Nos. 88-2070, 88-2072, 88-2255 and 88-2355.

United States Court of Appeals,
Tenth Circuit.

May 24, 1990.

William F. Carr (Michael B. Campbell & John H. Bemis, with him on the brief), Campbell & Black, Santa Fe, N.M., for plaintiff-counterdefendant-appellant and cross-appellee.

Steven L. Tucker (Jerry Wertheim & Arturo L. Jaramillo, with him on the brief), Jones, Snead, Wertheim, Rodriguez & Wentworth, Santa Fe, N.M., for defendants-counterclaimants-appellees and cross-appellants.

Charles L. Kaiser and Mary A. Viviano, Davis, Graham & Stubbs, Denver, Colo., filed an amicus curiae brief for the Rocky Mountain Oil and Gas Ass'n.

Paul A. Cooter, Rodey, Dickason, Sloan, Akin & Robb, Santa Fe, N.M., filed an amicus curiae brief for the New Mexico Oil and Gas Ass'n.

Before SEYMOUR and BALDOCK, Circuit Judges, and THEIS, District Judge.*

BALDOCK, Circuit Judge.

Amoco Production Company (Amoco) appeals from a $4 million judgment arising out of its unitization of a carbon dioxide field in northeastern New Mexico. Amoco argues, inter alia, that the district court 1) misinstructed the jury on an oil or gas lessee's duty of good faith, and 2) improperly failed to accord collateral estoppel effect to the findings of the New Mexico Oil Conservation Commission (OCC). Our jurisdiction over this diversity case arises under 28 U.S.C. Sec. 1291. We hold that 1) a good faith inquiry into an oil and gas lessee's conduct is unnecessary where the unitization previously was approved by an independent state agency which passes on the fairness of the participation formula, such as the OCC, and 2) the OCC's approval of the unitization plan in this case has collateral estoppel effect upon the appellees' challenge to the unit's allocation formula. Accordingly, we reverse.

I.

Defendants-Counterclaimants-Appellees (the Heimanns) are a family of ranchers who have lived in northeastern New Mexico since the early part of this century. The Heimanns own 48,120 acres of ranch land in Union, Quay and Harding Counties, New Mexico. Between 1971 and 1974, the Heimanns executed three carbon dioxide (CO2 ) and mineral leases with Amoco. Each of these three leases contained a unitization clause which granted Amoco the right to unitize the Heimanns' mineral interests with other lands in the area, subject to approval "by any governmental authority."The leases granted the Heimanns a one-eighth royalty of the net proceeds received from all oil, gas or CO2 produced on their lands.

- [Supplied information]
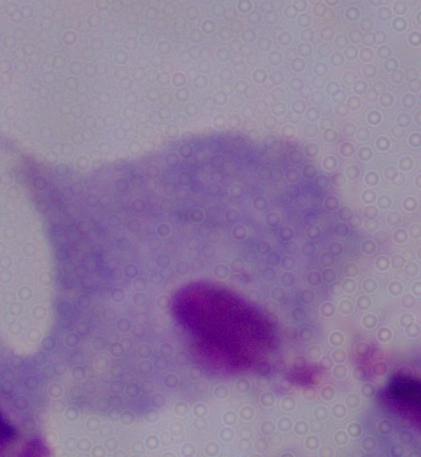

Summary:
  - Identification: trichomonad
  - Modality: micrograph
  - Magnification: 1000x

- [Task requirements]
(A) In the court opinion, how many acres of ranch land do the Heimanns own?
(B) Print the court opinion between "William F. Carr" and "plaintiff-counterdefendant-appellant and cross-appellee.", inclusive.
The material above comes from a different source than the court opinion.

- [List of solutions]
(A) 48,120 acres

(B)
William F. Carr (Michael B. Campbell & John H. Bemis, with him on the brief), Campbell & Black, Santa Fe, N.M., for plaintiff-counterdefendant-appellant and cross-appellee.